[Items from a data source]
[Start]

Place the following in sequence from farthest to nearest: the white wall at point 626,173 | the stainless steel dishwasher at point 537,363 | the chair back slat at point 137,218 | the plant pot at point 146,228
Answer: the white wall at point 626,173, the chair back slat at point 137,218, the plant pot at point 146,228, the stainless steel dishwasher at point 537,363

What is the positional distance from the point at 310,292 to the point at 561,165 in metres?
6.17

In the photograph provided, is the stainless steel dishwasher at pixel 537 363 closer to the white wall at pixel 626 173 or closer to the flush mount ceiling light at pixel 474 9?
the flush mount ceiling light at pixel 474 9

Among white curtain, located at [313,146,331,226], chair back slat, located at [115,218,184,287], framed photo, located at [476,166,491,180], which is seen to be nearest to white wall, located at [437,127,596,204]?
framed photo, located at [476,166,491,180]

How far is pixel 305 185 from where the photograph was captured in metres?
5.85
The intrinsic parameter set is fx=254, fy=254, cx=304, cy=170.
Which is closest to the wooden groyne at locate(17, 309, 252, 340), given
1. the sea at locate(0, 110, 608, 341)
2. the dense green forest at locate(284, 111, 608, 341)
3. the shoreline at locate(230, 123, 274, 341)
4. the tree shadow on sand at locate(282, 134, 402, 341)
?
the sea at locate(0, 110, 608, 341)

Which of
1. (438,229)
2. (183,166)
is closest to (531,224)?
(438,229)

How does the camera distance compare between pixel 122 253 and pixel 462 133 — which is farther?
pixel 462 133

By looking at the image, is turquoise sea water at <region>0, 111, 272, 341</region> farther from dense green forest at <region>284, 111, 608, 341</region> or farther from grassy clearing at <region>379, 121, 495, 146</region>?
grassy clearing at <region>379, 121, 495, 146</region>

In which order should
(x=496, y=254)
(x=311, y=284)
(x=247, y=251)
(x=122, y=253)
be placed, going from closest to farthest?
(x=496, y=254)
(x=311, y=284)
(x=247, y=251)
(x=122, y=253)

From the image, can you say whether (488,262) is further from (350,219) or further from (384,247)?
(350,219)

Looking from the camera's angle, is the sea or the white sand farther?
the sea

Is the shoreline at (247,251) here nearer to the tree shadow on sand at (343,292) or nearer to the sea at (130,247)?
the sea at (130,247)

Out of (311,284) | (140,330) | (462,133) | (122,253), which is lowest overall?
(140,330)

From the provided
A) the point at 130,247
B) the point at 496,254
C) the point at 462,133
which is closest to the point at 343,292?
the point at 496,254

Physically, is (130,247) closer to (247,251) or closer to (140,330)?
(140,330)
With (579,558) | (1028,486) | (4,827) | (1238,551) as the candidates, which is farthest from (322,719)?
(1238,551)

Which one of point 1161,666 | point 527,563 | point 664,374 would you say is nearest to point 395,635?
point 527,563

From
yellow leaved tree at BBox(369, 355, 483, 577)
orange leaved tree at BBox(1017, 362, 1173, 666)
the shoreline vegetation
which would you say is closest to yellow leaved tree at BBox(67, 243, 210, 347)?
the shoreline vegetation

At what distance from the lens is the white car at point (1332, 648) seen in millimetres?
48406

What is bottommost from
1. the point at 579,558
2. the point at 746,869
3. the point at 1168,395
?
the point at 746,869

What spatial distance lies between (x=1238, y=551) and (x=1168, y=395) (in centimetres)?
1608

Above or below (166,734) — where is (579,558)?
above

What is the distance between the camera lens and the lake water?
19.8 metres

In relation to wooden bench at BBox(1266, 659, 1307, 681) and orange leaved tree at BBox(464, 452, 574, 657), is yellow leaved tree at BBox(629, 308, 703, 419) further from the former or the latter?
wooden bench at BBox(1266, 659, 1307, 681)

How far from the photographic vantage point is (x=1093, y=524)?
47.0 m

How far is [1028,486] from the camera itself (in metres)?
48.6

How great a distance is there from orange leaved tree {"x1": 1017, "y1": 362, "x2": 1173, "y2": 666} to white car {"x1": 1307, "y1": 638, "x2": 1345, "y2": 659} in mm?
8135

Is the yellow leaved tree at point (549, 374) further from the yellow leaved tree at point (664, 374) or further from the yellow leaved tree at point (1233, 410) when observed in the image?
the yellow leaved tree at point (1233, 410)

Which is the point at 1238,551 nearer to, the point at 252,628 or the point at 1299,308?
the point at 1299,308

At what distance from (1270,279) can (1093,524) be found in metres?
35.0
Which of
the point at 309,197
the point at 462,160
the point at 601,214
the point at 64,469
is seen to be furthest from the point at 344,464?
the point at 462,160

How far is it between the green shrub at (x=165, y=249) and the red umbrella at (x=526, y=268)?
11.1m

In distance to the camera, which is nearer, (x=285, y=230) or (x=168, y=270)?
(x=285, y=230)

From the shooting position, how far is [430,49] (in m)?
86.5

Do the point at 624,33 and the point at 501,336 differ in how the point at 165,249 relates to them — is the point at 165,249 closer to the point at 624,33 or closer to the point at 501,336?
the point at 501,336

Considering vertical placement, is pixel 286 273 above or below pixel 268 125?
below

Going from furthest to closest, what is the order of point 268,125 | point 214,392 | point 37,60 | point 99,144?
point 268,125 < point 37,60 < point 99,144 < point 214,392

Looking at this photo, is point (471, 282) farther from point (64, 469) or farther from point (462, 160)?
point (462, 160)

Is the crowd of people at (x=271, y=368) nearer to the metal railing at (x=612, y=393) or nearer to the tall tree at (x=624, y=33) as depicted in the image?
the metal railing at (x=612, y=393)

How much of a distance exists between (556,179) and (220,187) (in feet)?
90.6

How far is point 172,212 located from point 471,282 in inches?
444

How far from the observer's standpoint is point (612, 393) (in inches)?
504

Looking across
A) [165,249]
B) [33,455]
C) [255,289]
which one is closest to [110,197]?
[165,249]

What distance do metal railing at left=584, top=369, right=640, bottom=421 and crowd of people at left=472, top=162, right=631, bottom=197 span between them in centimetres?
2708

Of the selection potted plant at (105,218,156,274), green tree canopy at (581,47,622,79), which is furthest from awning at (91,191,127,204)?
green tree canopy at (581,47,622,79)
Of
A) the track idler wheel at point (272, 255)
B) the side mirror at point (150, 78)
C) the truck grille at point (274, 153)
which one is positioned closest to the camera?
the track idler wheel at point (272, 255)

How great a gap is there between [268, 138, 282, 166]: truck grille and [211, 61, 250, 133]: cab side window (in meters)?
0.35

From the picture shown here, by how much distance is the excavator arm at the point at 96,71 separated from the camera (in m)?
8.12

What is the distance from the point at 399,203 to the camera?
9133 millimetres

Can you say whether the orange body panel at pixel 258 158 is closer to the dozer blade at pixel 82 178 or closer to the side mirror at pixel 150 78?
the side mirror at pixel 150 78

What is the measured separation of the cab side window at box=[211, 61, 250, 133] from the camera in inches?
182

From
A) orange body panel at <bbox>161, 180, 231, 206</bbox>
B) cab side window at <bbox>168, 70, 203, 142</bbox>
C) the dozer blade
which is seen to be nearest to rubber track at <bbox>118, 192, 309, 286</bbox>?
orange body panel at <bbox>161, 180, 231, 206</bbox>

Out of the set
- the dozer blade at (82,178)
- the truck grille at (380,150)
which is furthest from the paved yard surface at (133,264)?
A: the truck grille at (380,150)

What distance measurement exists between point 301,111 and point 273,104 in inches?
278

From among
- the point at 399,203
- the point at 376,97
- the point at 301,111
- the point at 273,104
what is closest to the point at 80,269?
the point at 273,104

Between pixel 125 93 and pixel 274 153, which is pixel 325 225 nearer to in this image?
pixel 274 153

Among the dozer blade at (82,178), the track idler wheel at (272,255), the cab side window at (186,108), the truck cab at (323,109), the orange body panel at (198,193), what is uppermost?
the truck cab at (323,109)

[End]

### WHAT YOU ARE ASKED TO DO
Repeat only the stretch of lines that opens with the line containing "What distance measurement" and closes with the final line of the entries, both included, exactly as written.

### TASK RESULT
What distance measurement exists between point 301,111 and point 273,104 in inches?
278

From among
- the point at 399,203
- the point at 376,97
- the point at 301,111
- the point at 273,104
what is closest to the point at 80,269?
the point at 273,104

Between pixel 125 93 and pixel 274 153, which is pixel 325 225 nearer to in this image?
pixel 274 153

Among the dozer blade at (82,178), the track idler wheel at (272,255), the cab side window at (186,108), the truck cab at (323,109), the orange body panel at (198,193), what is uppermost?
the truck cab at (323,109)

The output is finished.